Тяжелая сверкающая волна ударила по рукам, он подставил растопыренные пальцы, и черные волосы рассыпались дождем.
— Ты послушалась меня, Надя, — прошептал он. — Ты больше не распускаешь волосы ни для кого, кроме меня, правда?
Она медленно повернула к нему лицо. Она не хотела лгать.
— Правда, Найк.
— Спасибо, Надя. Моя надежда. Я могу надеяться, Надя, что надежда не обманет меня и я останусь с ней вместе?.. Моя надежда воплотится, и я получу…
Надя не мигая смотрела на него, ее губы раскрылись сами собой, а веки сомкнулись. В ту же секунду она почувствовала его губы, горячие и сухие, а язык скользнул к ней в рот. Она застонала и еще приоткрыла губы, разрешая пробраться как можно глубже. Ей показалось, что она тает, когда его руки легли ей на грудь, а соски поднялись им навстречу. Они уперлись ему в ладони и замерли, напрягшись.
— Надя, о Надя. Ты согласна?..
— Да, да. Я согласна. — Она не знала точно, чего он хочет, но она готова на все. Абсолютно на все. Внезапно она вспомнила про то, что будет завтра, что она скрыла пропажу экспоната… И очень может быть, что, узнав об этом, он никогда больше на нее не взглянет. Но все неважно! Пусть все катится ко всем чертям! Она с ним сейчас и будет ровно столько, сколько сможет.

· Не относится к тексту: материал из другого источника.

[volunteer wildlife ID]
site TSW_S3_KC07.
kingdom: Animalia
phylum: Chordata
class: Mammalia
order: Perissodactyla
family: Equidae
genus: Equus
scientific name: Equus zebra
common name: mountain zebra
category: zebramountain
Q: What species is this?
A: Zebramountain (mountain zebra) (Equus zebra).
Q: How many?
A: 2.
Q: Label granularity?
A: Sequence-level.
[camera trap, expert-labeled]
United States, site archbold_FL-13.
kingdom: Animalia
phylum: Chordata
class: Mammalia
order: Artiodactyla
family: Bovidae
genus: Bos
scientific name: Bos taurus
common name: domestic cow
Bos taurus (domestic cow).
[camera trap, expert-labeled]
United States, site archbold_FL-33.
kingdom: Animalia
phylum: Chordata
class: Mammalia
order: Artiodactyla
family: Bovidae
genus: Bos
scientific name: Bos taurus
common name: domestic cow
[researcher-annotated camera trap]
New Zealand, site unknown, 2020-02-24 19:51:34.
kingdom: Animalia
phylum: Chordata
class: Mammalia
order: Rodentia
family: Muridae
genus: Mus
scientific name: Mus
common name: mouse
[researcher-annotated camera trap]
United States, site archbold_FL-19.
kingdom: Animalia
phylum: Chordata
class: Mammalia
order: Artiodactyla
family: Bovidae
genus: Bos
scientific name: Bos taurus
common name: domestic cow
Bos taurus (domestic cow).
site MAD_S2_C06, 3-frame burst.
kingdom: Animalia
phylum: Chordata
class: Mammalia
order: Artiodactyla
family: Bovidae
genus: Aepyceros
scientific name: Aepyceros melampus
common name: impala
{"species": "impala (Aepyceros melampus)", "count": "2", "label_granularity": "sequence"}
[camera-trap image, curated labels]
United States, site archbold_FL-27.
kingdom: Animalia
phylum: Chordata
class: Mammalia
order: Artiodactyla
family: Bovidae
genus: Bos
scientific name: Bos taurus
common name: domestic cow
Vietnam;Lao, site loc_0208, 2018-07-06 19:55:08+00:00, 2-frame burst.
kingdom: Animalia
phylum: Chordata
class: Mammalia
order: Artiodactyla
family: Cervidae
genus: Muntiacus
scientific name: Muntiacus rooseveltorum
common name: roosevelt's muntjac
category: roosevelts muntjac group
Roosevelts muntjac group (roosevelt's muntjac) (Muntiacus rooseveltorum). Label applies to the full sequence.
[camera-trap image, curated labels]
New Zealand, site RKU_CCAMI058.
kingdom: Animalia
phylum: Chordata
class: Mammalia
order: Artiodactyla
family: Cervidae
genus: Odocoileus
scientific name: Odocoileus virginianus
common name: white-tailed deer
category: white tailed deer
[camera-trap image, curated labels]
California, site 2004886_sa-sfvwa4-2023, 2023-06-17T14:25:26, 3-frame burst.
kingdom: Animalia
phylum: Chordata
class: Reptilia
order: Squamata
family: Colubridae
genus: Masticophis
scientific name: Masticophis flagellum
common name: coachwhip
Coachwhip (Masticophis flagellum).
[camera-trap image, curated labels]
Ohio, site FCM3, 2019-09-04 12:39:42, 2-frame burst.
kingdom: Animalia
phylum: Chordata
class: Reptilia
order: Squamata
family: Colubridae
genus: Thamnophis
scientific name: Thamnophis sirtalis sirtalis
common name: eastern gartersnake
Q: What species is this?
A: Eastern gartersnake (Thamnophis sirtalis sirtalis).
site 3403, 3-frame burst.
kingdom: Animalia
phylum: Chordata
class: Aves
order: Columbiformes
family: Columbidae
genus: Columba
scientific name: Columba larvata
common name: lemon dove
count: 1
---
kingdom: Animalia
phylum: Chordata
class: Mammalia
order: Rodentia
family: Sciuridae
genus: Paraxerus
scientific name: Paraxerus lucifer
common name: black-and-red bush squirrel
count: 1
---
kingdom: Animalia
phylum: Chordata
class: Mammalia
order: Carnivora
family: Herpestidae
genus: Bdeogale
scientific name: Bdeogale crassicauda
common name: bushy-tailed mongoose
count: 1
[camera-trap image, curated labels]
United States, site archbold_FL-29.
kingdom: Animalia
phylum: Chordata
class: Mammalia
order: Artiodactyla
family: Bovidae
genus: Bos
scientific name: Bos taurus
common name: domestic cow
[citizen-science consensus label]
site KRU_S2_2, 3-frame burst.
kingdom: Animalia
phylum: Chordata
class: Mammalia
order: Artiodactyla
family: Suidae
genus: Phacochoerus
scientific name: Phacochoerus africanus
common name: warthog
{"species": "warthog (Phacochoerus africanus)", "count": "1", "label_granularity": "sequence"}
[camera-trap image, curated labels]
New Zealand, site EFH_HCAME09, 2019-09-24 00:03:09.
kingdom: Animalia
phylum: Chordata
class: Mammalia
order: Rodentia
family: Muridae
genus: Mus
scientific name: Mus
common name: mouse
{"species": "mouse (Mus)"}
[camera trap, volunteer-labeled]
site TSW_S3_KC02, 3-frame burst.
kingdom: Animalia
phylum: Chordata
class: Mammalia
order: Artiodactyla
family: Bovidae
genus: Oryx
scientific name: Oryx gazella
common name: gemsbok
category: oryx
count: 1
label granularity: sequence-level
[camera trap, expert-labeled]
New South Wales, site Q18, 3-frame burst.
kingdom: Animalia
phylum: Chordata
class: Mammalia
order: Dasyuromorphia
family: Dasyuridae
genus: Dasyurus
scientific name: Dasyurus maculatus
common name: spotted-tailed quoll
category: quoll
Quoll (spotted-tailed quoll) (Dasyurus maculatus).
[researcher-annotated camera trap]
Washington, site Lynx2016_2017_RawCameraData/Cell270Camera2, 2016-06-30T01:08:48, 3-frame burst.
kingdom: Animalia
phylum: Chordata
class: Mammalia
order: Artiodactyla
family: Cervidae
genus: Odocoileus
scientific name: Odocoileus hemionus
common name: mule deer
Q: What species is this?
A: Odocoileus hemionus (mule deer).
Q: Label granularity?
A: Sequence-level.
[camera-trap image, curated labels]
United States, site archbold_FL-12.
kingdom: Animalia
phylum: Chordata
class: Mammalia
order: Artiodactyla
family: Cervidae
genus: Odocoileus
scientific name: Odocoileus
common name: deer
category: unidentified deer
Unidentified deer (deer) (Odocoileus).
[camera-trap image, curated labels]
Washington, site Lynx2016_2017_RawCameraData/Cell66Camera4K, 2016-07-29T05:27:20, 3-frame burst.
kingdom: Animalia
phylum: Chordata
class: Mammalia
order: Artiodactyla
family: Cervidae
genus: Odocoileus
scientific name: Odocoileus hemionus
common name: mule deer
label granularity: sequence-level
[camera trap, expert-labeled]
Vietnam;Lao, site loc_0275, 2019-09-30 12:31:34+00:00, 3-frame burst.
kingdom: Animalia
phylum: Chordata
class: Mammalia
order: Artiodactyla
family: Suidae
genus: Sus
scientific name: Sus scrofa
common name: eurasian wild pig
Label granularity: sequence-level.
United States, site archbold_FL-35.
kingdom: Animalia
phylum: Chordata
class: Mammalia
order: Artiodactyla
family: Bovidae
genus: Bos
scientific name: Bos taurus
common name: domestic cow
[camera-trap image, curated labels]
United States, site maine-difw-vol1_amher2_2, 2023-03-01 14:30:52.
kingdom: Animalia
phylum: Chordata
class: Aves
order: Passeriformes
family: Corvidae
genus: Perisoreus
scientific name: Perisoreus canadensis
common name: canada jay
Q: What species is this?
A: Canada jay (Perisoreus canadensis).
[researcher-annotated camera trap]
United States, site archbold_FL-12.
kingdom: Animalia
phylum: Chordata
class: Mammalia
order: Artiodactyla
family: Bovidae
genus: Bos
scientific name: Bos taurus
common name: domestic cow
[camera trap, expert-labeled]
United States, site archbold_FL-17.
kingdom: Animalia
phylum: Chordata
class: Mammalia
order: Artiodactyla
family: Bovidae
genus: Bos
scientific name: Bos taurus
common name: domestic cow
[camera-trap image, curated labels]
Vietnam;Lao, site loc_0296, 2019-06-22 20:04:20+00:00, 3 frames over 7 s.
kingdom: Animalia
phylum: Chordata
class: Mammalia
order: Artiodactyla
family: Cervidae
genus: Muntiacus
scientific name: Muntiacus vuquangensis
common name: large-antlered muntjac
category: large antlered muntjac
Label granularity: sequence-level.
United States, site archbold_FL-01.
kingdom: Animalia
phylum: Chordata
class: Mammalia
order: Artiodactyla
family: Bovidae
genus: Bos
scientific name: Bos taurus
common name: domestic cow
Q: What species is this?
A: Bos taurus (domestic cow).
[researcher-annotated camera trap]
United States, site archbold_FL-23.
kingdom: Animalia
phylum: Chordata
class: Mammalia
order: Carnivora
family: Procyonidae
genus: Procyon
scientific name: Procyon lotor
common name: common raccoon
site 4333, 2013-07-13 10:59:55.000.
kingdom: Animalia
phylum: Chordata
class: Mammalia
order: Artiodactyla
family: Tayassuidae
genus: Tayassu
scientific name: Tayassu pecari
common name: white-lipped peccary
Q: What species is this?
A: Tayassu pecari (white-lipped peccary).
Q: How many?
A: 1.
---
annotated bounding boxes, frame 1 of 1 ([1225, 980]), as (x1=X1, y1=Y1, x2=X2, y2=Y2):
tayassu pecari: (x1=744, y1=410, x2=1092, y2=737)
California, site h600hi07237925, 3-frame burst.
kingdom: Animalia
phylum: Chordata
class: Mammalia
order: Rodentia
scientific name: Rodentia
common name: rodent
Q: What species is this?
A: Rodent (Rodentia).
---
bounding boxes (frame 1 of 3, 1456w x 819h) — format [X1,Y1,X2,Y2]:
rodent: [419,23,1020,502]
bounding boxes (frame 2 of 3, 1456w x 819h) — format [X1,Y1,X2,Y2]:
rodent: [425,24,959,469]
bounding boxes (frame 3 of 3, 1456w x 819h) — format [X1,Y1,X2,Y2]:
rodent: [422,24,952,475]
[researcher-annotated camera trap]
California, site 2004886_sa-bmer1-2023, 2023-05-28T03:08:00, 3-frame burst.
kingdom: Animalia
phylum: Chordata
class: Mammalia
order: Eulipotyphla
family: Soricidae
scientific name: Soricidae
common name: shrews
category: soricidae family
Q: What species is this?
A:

Никогда, даже в пору ранней молодости, когда кровь кипела, напрочь заглушая голос разума, она не ощущала своей чувственности с такой силой. В памяти было живо все, что впервые произошло со Стасиком. Что произошло! Она отдалась ему на даче, ночью, под раскидистой яблоней, это был сентябрь, и яблоки созрели. Тогда они набросились друг на друга, как будто впивались в лопавшиеся от сока плоды. Надя помнит, что даже не ощутила боли, которой так пугали все подруги. Моментальная вспышка — а потом сладость заполнила ее до предела. Стасик, не сомневавшийся в ее невинности, не мог поверить, что она сама требует от него большего… А уже потом, осенью, глубокой и дождливо-снежной, они пошли в загс.
Но сейчас с Надей творилось что-то невероятное. Она хотела провести с Найком нынешнюю ночь так, будто это ее последняя ночь на земле. А он последний мужчина в ее жизни.
Она потянулась к нему, обвила руками, ладони заскользили вниз по спине, уже влажной и горячей под рубашкой. Она выдернула полы голубой рубашки из его летних льняных брюк, руки пробрались под тонкую ткань и замерли. А потом пальцы медленно побежали вниз по позвоночнику. На талии они остановились, упершись в кожаный ремень.